Corporate earnings are set to revive on a combination of good monsoon, falling interest rates and salary hikes for government employees. Yet, they may not be good enough to justify the expensive valuations that most stocks are quoting at, feels Nilesh Shetty, equity fund manager, Quantum Mutual Fund.

January 20, 2017 / 13:37 IST

Corporate earnings growth is set to revive on a combination of good monsoon, falling interest rates and salary hikes for government employees. Yet, it may not be good enough to justify the expensive valuations that most stocks are quoting at, feels Nilesh Shetty, equity fund manager, Quantum Mutual Fund.

“When we look at company valuations even after factoring in strong recovery in earnings, they still looks very expensive,” Shetty said in an interview to moneycontrol.com. “Over the last couple of months we have been selling out of stocks or trimming them,” he said.

In February, Quantum was holding less than 5 percent of its equity portfolio in cash.
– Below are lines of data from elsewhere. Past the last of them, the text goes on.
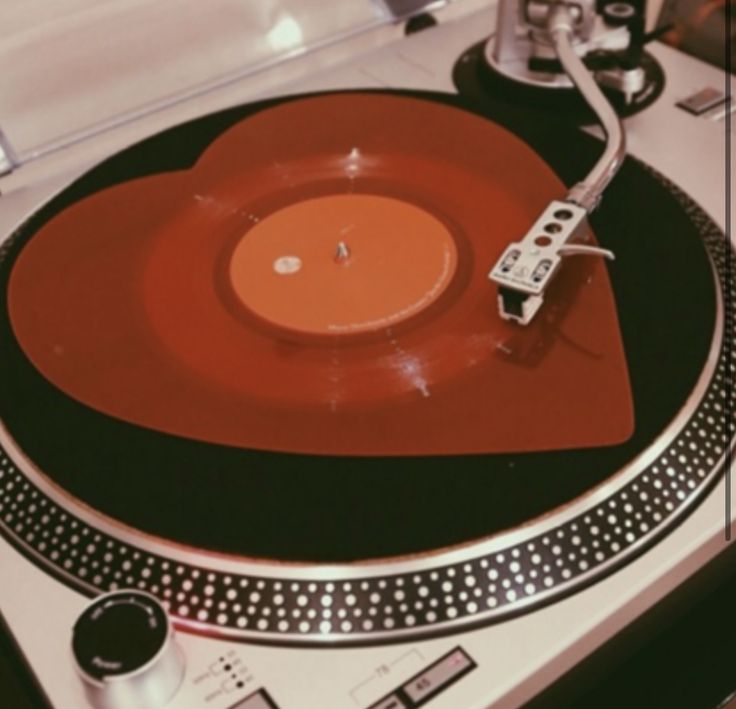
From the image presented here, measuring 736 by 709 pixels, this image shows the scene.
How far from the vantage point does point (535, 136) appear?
97 cm

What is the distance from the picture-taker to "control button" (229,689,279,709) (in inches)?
23.3

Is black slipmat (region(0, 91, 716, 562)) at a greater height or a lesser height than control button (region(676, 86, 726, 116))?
lesser

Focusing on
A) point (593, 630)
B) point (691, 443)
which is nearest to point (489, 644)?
point (593, 630)

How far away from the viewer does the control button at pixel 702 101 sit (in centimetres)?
105

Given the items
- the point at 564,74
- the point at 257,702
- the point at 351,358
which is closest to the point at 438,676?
the point at 257,702

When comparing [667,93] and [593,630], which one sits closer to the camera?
[593,630]

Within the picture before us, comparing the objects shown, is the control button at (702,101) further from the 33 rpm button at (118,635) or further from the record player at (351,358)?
the 33 rpm button at (118,635)

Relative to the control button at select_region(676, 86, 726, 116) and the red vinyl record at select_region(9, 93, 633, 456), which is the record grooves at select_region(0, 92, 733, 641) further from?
the control button at select_region(676, 86, 726, 116)

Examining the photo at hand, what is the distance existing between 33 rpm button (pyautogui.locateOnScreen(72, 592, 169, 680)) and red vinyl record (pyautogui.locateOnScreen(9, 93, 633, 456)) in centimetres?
15

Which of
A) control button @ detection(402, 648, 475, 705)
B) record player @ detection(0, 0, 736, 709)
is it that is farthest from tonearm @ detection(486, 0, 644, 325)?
control button @ detection(402, 648, 475, 705)

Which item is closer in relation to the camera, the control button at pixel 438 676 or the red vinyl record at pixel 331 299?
the control button at pixel 438 676

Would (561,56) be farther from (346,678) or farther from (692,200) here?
(346,678)

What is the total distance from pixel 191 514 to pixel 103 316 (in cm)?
23

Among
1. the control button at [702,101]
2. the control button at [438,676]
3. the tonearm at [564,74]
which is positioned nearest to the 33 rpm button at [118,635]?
the control button at [438,676]
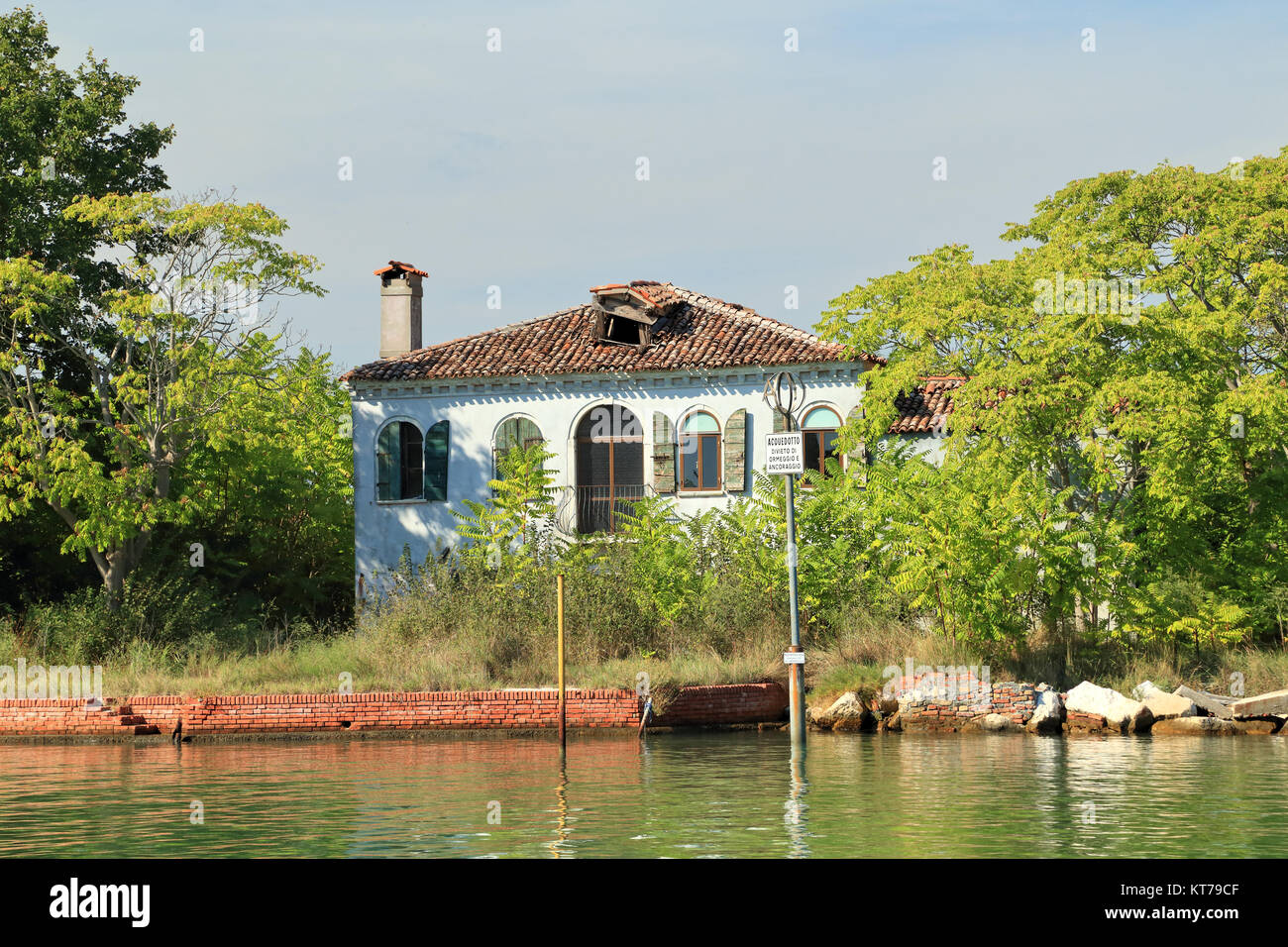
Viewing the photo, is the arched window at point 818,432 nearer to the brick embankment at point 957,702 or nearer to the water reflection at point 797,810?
Answer: the brick embankment at point 957,702

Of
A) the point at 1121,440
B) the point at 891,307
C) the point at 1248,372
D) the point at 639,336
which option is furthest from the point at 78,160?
the point at 1248,372

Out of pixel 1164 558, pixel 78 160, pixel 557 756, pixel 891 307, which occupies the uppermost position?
pixel 78 160

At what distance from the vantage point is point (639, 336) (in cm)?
3312

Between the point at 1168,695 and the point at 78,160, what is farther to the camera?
the point at 78,160

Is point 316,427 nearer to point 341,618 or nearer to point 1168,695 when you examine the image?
point 341,618

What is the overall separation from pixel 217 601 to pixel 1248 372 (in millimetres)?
22618

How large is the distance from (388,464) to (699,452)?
7735mm

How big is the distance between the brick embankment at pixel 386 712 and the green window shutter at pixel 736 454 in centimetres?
857

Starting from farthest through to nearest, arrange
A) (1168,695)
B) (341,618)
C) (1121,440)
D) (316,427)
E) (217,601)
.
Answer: (316,427)
(341,618)
(217,601)
(1121,440)
(1168,695)

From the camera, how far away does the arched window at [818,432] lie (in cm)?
3075

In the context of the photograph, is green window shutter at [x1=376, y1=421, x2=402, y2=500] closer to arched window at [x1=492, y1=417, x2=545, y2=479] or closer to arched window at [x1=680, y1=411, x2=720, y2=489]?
arched window at [x1=492, y1=417, x2=545, y2=479]

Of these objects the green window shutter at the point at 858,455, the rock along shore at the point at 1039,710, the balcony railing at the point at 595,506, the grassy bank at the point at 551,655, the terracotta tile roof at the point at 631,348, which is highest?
the terracotta tile roof at the point at 631,348

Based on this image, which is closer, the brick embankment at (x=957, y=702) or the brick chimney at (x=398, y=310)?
the brick embankment at (x=957, y=702)

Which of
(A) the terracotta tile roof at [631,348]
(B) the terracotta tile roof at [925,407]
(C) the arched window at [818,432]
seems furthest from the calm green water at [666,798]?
(A) the terracotta tile roof at [631,348]
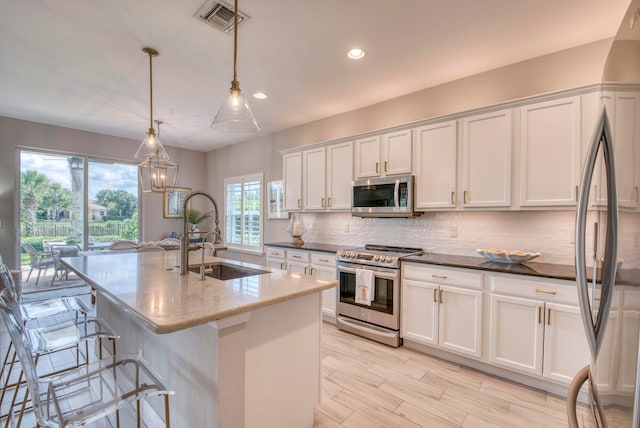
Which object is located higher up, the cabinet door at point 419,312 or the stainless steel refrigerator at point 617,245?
the stainless steel refrigerator at point 617,245

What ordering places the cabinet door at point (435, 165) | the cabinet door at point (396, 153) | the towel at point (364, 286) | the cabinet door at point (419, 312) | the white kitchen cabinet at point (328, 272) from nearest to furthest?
the cabinet door at point (419, 312) < the cabinet door at point (435, 165) < the towel at point (364, 286) < the cabinet door at point (396, 153) < the white kitchen cabinet at point (328, 272)

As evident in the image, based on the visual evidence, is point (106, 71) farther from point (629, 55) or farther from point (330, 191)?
point (629, 55)

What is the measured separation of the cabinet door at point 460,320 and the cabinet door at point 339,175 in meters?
1.63

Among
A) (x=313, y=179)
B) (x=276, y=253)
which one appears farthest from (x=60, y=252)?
(x=313, y=179)

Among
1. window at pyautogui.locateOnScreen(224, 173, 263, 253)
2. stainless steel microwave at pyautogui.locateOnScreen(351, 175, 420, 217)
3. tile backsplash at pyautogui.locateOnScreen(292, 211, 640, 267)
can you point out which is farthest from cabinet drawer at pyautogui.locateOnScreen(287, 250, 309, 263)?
window at pyautogui.locateOnScreen(224, 173, 263, 253)

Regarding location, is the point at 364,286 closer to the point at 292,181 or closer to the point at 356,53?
the point at 292,181

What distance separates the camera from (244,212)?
5.96m

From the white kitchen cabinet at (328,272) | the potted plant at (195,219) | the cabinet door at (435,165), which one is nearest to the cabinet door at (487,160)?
the cabinet door at (435,165)

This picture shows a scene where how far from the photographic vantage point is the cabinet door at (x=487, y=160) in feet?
8.52

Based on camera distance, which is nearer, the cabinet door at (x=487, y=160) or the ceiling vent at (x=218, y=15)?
the ceiling vent at (x=218, y=15)

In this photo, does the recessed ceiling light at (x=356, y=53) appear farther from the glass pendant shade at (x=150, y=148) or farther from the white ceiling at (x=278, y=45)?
the glass pendant shade at (x=150, y=148)

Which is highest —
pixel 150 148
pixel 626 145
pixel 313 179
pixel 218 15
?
pixel 218 15

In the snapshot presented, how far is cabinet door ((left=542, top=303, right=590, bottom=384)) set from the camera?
2066 mm

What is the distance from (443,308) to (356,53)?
2.52m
The cash holding was now risen to a little over 10 percent, Shetty said, adding that the money would be deployed whenever there is a steep correction in prices.

Benchmark indices have been under pressure over the last couple of weeks after a near 30 percent rally from the lows in February this year.

Concerns about an imminent rate hike by the US Fed by December end, and buzz of a banking sector crisis in the Eurozone have tempered the mood in global equity markets of late.

Shetty feels India will fare better relative to other global markets unless the situation at the Indo-Pak border worsens.

“In the near term, we don’t think anything dramatic will happen unless there are some geopolitical tensions like we saw yesterday (referring to the strike),” Shetty said.

He said current stock prices are factoring in a corporate earnings recovery in December and March quarters.

“If that does not happen we are expecting some correction in the market; overall market will remain range-bound,” he said.

Shetty’s fund has a big exposure to ‘consumer discretionary’ companies, mostly two and four wheeler firms.

“We hold largely sectors linked to consumer spending; we also have a large allocation to utility companies, which we picked up last year,” Shetty said.

He is bearish on fast moving consumer goods for nearly 5-6 years now.

“Although they are good companies but the valuations that they are trading at does not make sense to us,” he said.

On banking stocks, Shetty said he would wait for the balance sheets to show signs of improvement before putting big money into them.